Selected text:
────

[R] Several PCA questions...
Prof Brian Ripley
ripley at stats.ox.ac.uk
Tue Jun 29 18:35:56 CEST 2004
See `cor' in ?princomp, and its references. I meant `scale' as in ?scale.
On Tue, 29 Jun 2004, Dan Bolser wrote:
>
> Perhaps this question is less dumb... (in context below...)
>
>
> On Tue, 29 Jun 2004, Prof Brian Ripley wrote:
>
> >On Tue, 29 Jun 2004, Dan Bolser wrote:
> >
> >> Hi, I am doing PCA on several columns of data in a data.frame.
> >>
> >> I am interested in particular rows of data which may have a particular
> >> combination of 'types' of column values (without any pre-conception of
> >> what they may be).
> >>
> >> I do the following...
> >>
> >> # My data table.
> >> allDat <- read.table("big_select_thresh_5", header=1)
> >>
> >> # Where some rows look like this...
> >> # PDB SUNID1 SUNID2 AA CH IPCA PCA IBB BB
> >> # 3sdh 14984 14985 6 10 24 24 93 116
> >> # 3hbi 14986 14987 6 10 20 22 94 117
> >> # 4sdh 14988 14989 6 10 20 20 104 122
> >>
> >> # NB First three columns = row ID, last 6 = variables
> >>
> >> attach(allDat)
> >>
> >> # My columns of interest (variables).
> >> part <- data.frame(AA,CH,IPCA,PCA,IBB,BB)
> >>
> >> pc <- princomp(part)
> >
> >Do you really want an unscaled PCA on that data set? Looks unlikely (but
> >then two of the columns are constant in the sample, which is also
> >worrying).
>
>
> That is just sample bias. By unscaled I assume you mean something like
> normalized?
>
>
> >> plot(pc)
> >>
> >> The above plot shows that 95% of the variance is due to the first
> >> 'Component' (which I assume is AA).
> >
> >No, it is the first (principal) component. You did ask for P>C<A!
> >
> >> i.e. All the variables behave in quite much the same way.
> >
> >Or you failed to scale the data so one dominates.
>
> Yes.
>
> I added the following to the above....

────

To do:
**a.** According to the PCA thread, what share of the variance does the plot attribute to the first component?
**b.** Continue the PCA thread from its last line.
The lines after this point are separate material, unrelated to the PCA thread.

Data lines:
────

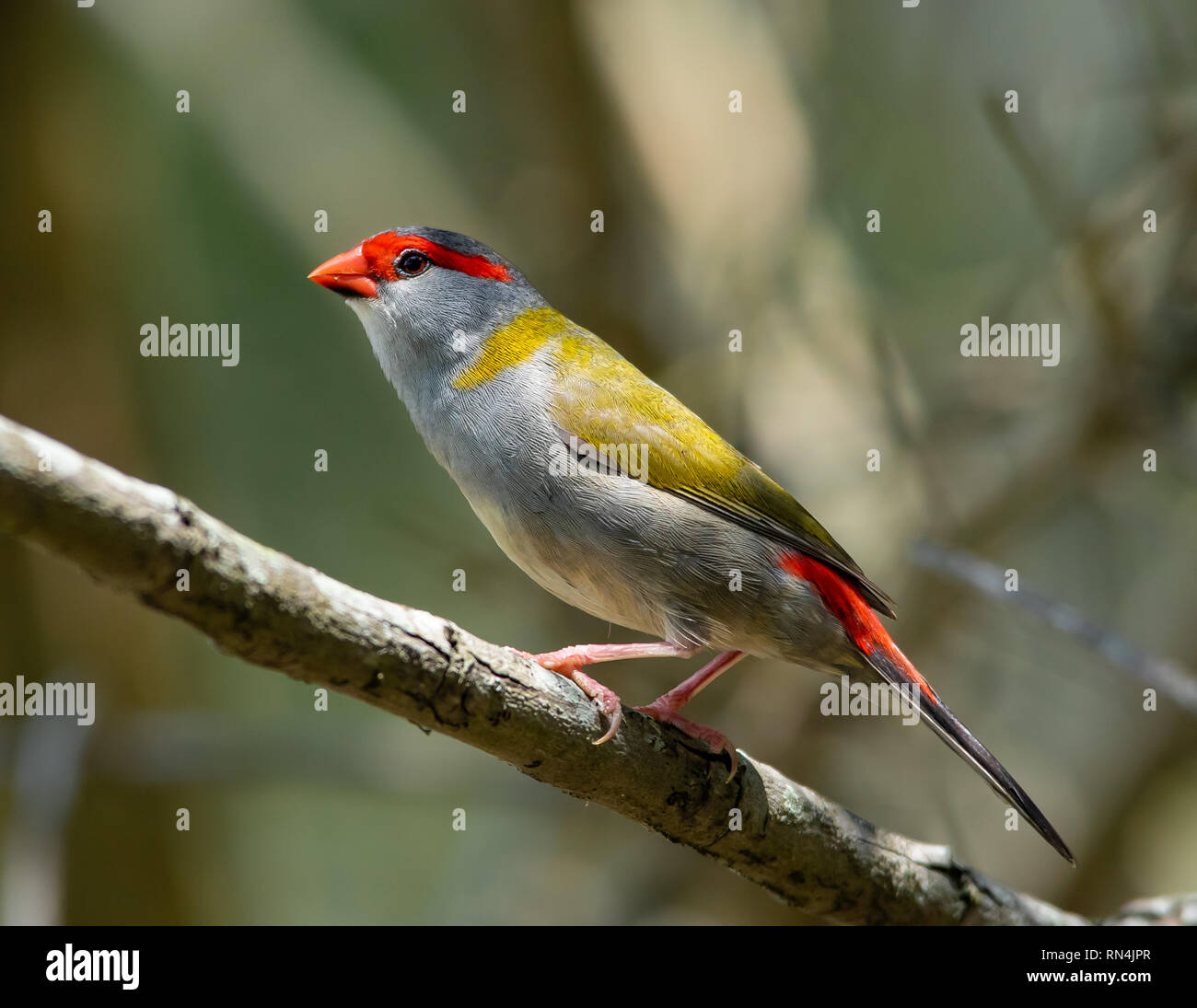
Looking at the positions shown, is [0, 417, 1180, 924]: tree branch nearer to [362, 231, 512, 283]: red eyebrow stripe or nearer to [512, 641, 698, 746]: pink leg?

────

Results:
**a.** 95% of the variance.

**b.**
>
>
> x <- colMeans(part)
> partNorm <- part/x
> pc1 <- princomp(partNorm)
>
> plot(pc1)
>
> biplot(pc1)
>
> Which shows two major components, and possibly a third.
>
> What I want to know is that given my data is not uniformly distributed, is
> my normalization valid?
>
> I know I should find this out via further investigation of PCA, but in
> general if my variables have a very skewed distribution (possibly without
> a theoretically definable mean) should I attempt to use any standard
> clustering technique?
>
> I guess I should log transform my data.
>
> Cheers,
> Dan.
>
>
>
>
>
> >> I then did ...
> >>
> >>
> >> biplot(pc)
> >>
> >> Which showed some outliers with a numeric ID - How do I get back my old 3
> >> part ID used in allDat?
> >
> >Set row names on your data frame. Like almost all of R, it is the row
> >names of a data frame that are used for labelling, and you did not give
> >any so you got numbers.
> >
> >> In the above plot I saw all the variables (correctly named) pointing in
> >> more or less the same direction (as shown by the variance). I then did the
> >> following...
> >>
> >> postscript(file="test.ps",paper="a4")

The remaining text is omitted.